In two sentences, summarize the post on PDA-based assistive technology for blind users.

Text section
+++
By Peter Abrahams, Practice Leader

The computing and storage power inside a modern PDA is being used to create a variety of specialised assistive technologies. Google alerts for 'blind technology' have made me aware of the following and I am sure that there are more.

The K-NFB reader can scan any printed document, turn the words on the paper into text in the computer and then use a text to voice engine to vocalise it for a blind user. Very useful for reading menus in a restaurant or junk mail through the door.

En-Vision I.D. Mate is a portable barcode reader with a built-in database of American universal product codes (UPC) which includes not just the name of the item but other product information such as ingredients and warnings. A blind user can now be certain that they have taken the right package from the freezer, but this could be useful to any one who finds reading the labels on packaging a serious effort. The prototype of this device was created to enable a poker player who was going blind to continue playing using cards with barcodes printed on the face; this suggests that there are many other otential uses for this device.

En-Vision also produces ScripTalk Talking prescriptions. Medicine containers in general are small and do not have a barcode on them. However, RFID tags can be produced and attached that will securely identify the medicine.

Ensuring that the right medicine is being used is even more important than finding the right package in the freezer.

The American Printing House for the Blind (APH) Book Port is a flexible book reading device consisting of a small portable unit with a keypad, earbuds, and accompanying software. The device allows the user to download and read electronic text files with synthetic speech or digital recorded books (including DAISY books) with human speech.

My Garmin nuvi satellite navigation device has a pedestrian setting so that it can be used for walking and it is accurate enough so that its Nuance text to speech could be used by people with some vision or maybe even for a dog for the blind.
+++
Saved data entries

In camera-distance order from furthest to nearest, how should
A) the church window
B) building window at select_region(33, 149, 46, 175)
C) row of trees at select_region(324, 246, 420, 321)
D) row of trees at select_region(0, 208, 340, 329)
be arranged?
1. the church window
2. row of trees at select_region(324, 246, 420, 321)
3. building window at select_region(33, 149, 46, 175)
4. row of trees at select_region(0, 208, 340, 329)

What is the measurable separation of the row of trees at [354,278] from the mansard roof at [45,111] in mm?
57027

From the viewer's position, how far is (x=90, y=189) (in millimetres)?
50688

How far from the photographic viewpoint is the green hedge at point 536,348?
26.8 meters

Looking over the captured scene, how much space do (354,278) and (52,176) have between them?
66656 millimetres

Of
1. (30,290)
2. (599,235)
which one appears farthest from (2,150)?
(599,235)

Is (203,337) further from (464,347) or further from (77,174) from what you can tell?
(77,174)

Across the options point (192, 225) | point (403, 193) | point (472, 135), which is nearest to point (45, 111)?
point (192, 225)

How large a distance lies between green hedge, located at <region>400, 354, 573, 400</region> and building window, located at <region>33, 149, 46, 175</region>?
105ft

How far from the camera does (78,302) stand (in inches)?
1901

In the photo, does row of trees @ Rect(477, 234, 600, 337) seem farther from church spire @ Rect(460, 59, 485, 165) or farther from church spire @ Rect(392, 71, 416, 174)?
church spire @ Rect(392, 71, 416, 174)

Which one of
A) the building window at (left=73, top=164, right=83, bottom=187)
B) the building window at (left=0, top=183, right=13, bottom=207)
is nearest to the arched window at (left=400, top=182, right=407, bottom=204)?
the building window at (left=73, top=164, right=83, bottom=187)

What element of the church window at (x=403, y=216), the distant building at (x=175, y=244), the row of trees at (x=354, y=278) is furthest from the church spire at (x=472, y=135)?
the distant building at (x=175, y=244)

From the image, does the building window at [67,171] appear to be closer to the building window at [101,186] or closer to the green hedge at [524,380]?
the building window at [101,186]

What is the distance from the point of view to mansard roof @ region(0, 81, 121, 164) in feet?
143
+++
Task solution
The computing and storage power of modern PDAs is being used to create specialized assistive technologies. These include the K-NFB reader, which scans printed documents and speaks them aloud; the En-Vision I.D. Mate barcode reader, which gives product names, ingredients and warnings; En-Vision's ScripTalk, which identifies medicines with RFID tags; the APH Book Port, which reads electronic text files and recorded books; and the author's Garmin nuvi, whose pedestrian setting and text to speech could serve people with some vision.